Make Safety Nets the Norm

  Reliability and security improvements often require you to remove long-relied-upon resources that don’t measure up to the new safety standards you’re introducing. For example, imagine you want to change how people in your organization use Unix root privileges (or similar highly privileged access), perhaps by implementing new proxy systems (see Chapter 3). Fear of substantial changes like these is natural. After all, what if a team suddenly loses access to a resource that’s mission-critical? What if the change results in downtime?

 You can reduce fear of change by providing safety nets like breakglass procedures (discussed in Chapter 5) that allow users to bypass a new stringent control. These emergency procedures should be used sparingly, however, and subjected to a high level of audit; they should be viewed as a last resort, not a convenient alternative. When implemented properly, breakglass procedures can provide nervous teams with the assurance that they can adopt a change or react to an incident without completely losing control or productivity. For example, suppose you have a staged rollout procedure that requires a long canary process, which you’ve implemented as a safety mechanism to prevent reliability issues. You can provide a breakglass bypass mechanism to make the push happen immediately if absolutely necessary. We discuss these types of situations in Chapter 14.

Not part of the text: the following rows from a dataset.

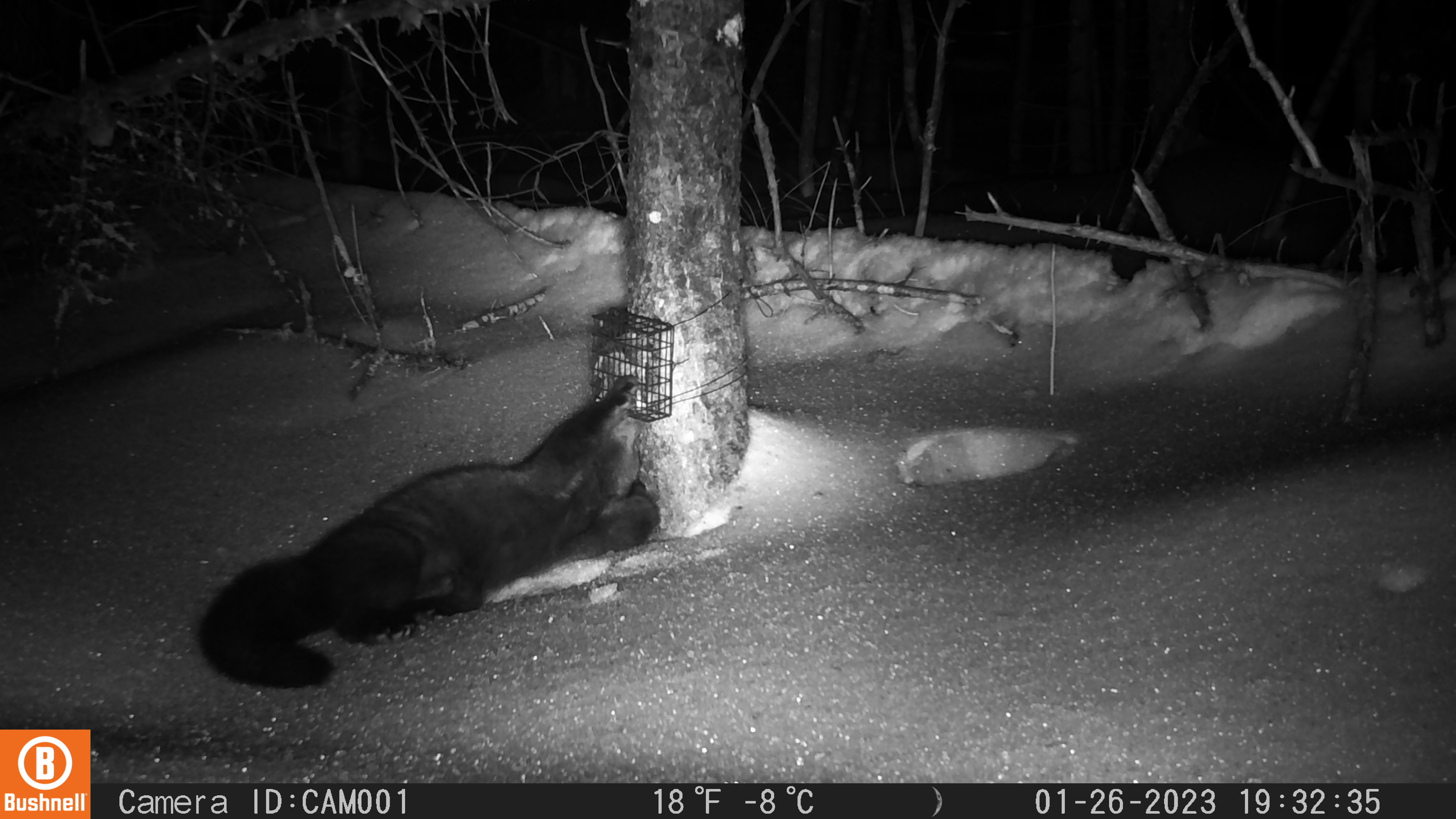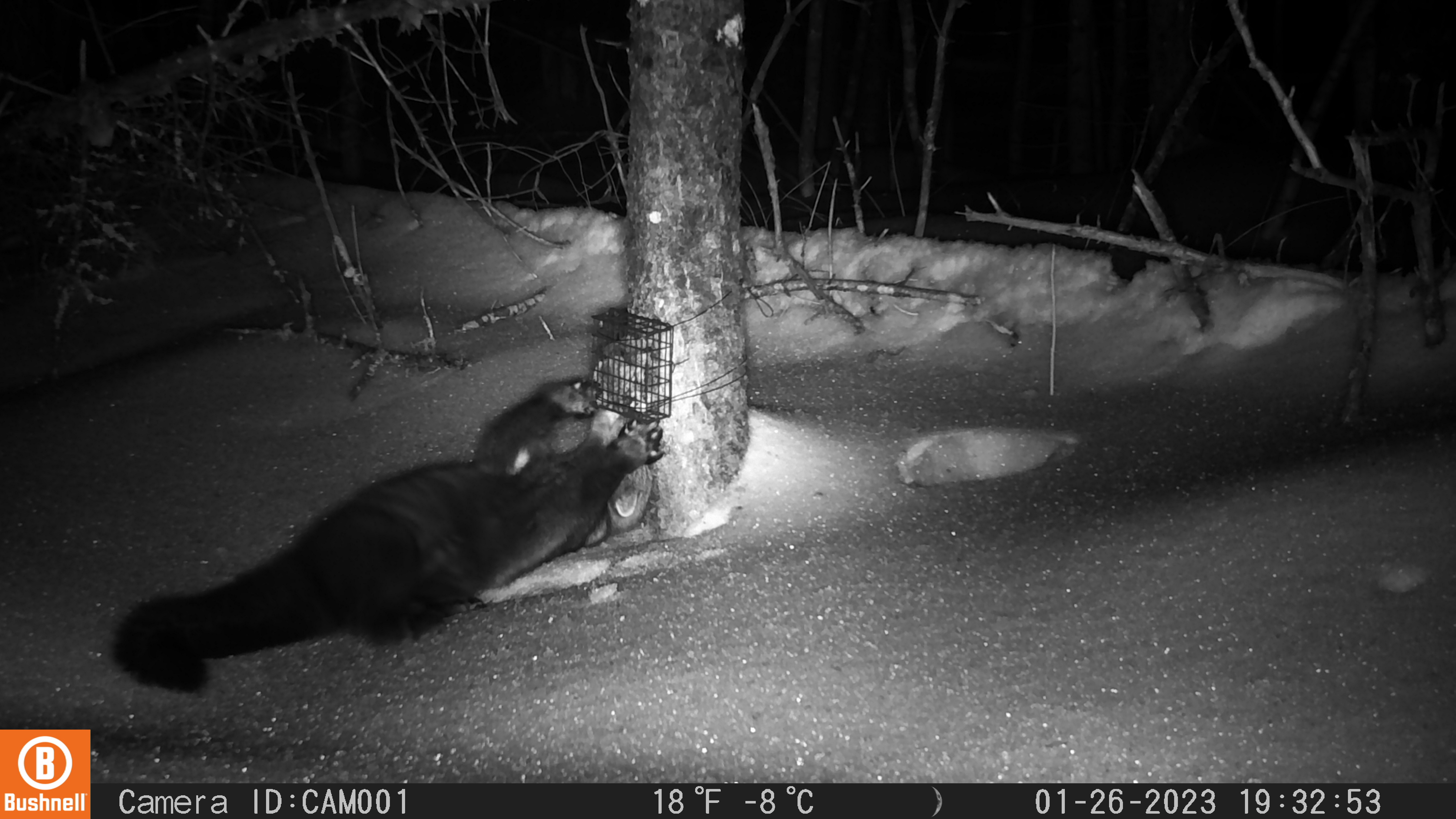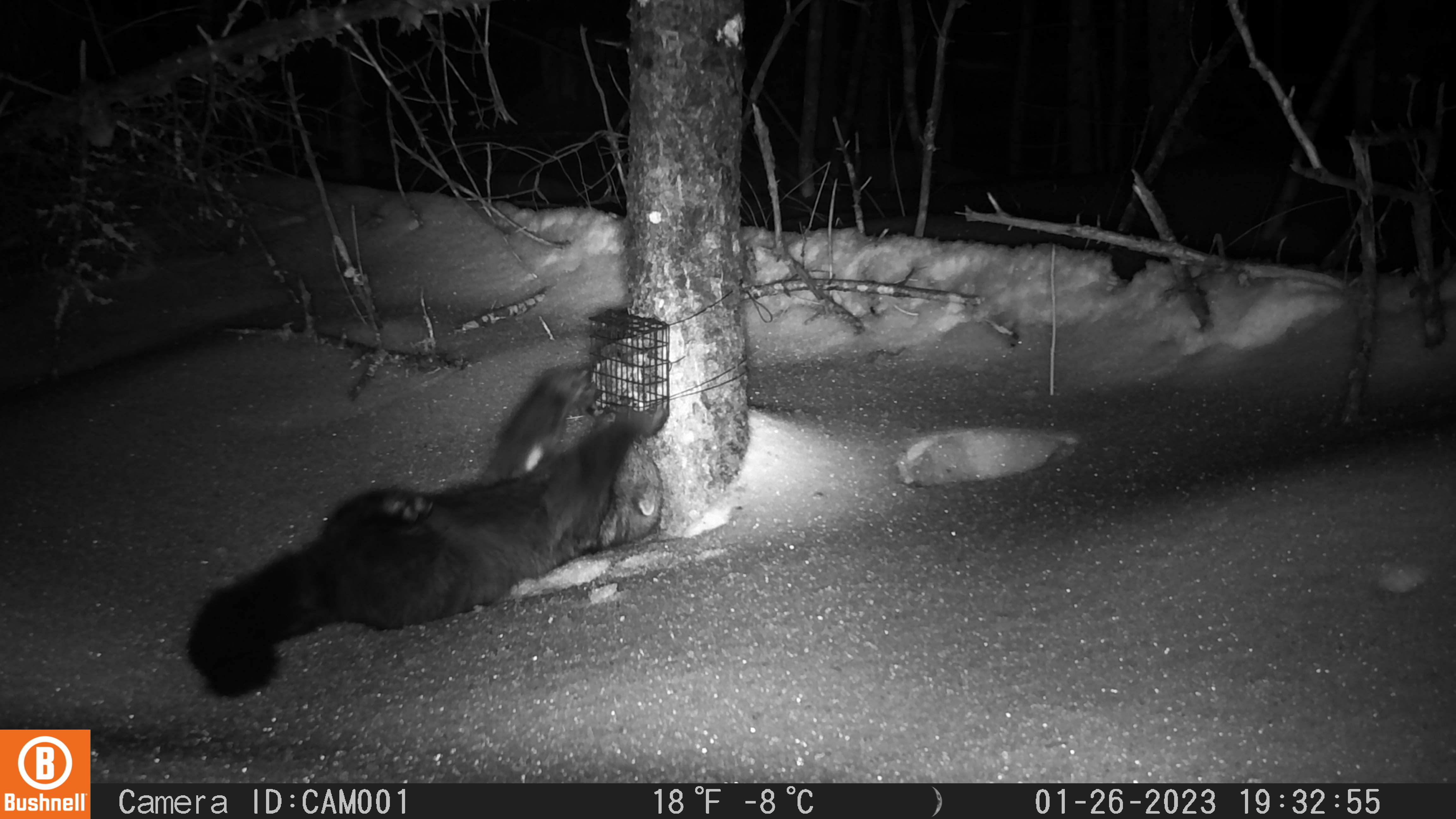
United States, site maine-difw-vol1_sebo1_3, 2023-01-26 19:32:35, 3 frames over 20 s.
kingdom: Animalia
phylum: Chordata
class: Mammalia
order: Carnivora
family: Mustelidae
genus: Pekania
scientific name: Pekania pennanti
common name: fisher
Fisher (Pekania pennanti).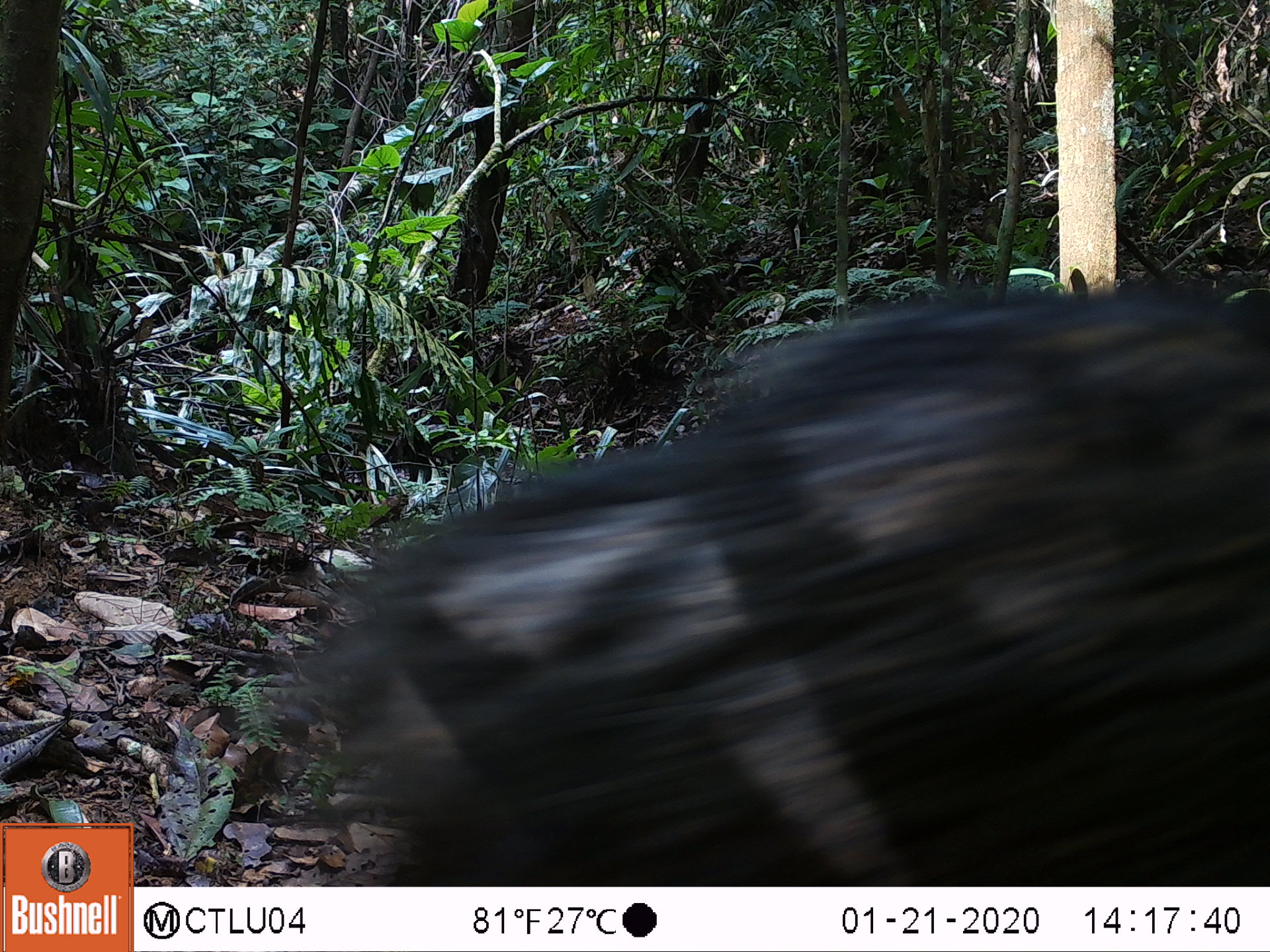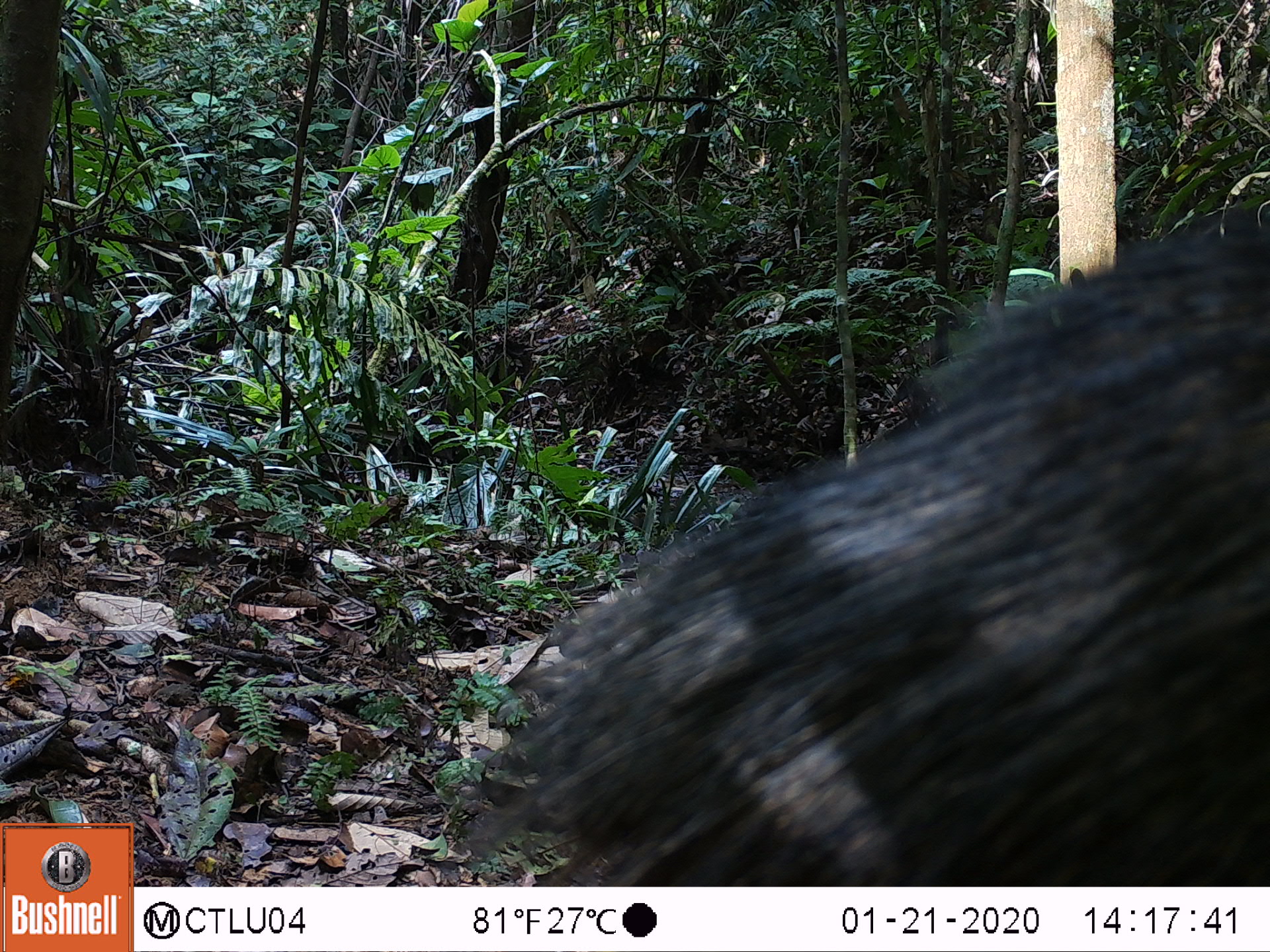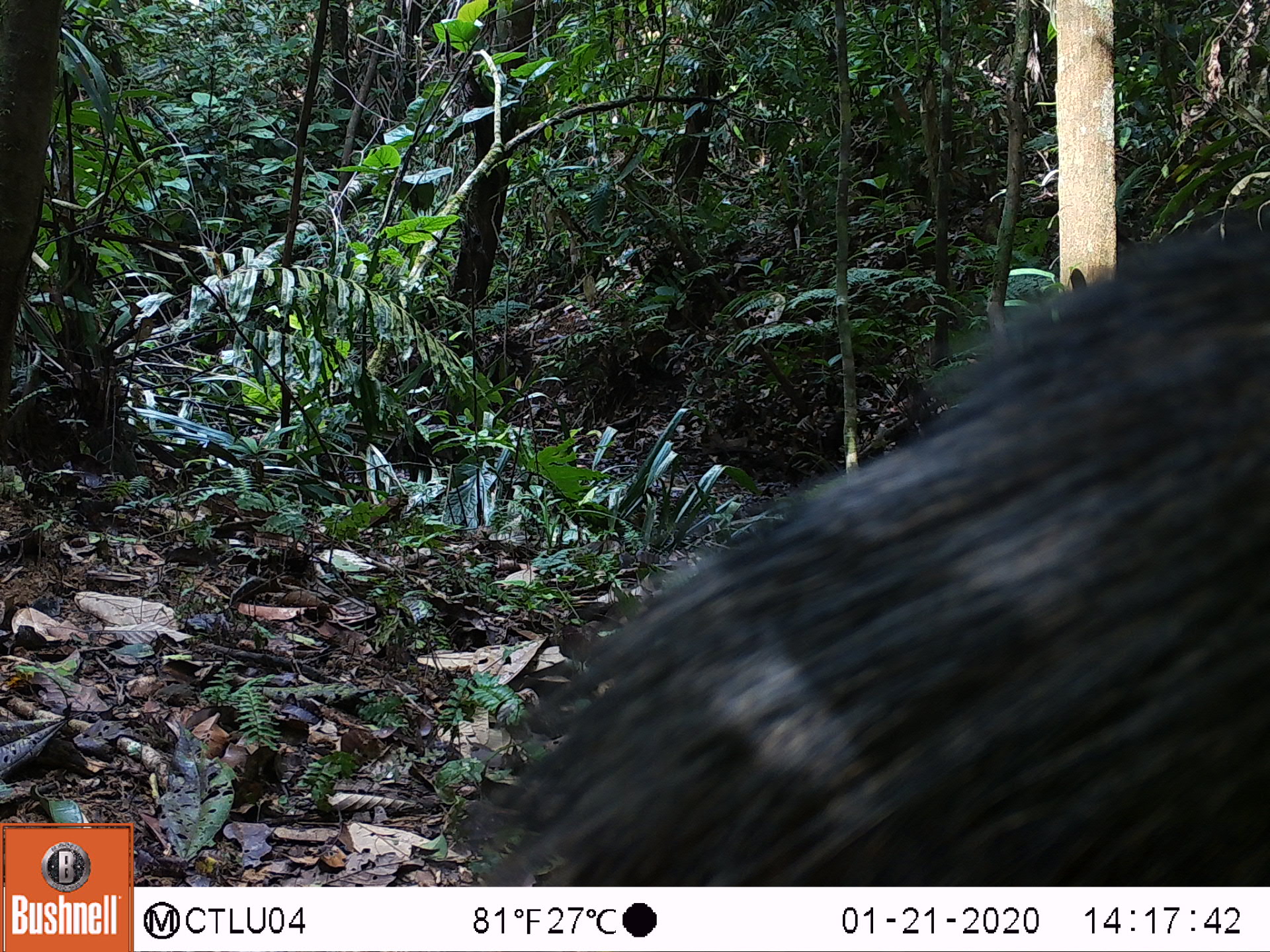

Increase Productivity and Usability

   A fear of increased friction can make organizational changes with regard to security and reliability difficult. If people view new controls that slow down development and innovation as counterproductive, they may assume that their adoption will have a negative impact on the organization. For this reason, it’s often important to think carefully about the adoption strategy for new initiatives: consider the amount of time necessary to incorporate the change, whether the change might slow down productivity, and whether the benefit outweighs the cost of making the change. We’ve found that the following techniques help decrease friction:

Build transparent functionality
In Chapters Chapter 6 and Chapter 12, we discuss relieving developers of the responsibility for security and reliability by using secure-by-construction APIs, frameworks, and libraries. Making the secure choice the default choice helps developers do the right thing without placing a heavy burden on them. This approach reduces friction over time because developers not only see the benefits of having secure and reliable systems, but also recognize your intent to keep these initiatives simple and easy. We’ve found this can build trust between teams over time.
Focus on usability

 A focus on usability positively affects a culture of security and reliability.12 If a new control is easier to use than what it’s replacing, it can create positive incentives for change.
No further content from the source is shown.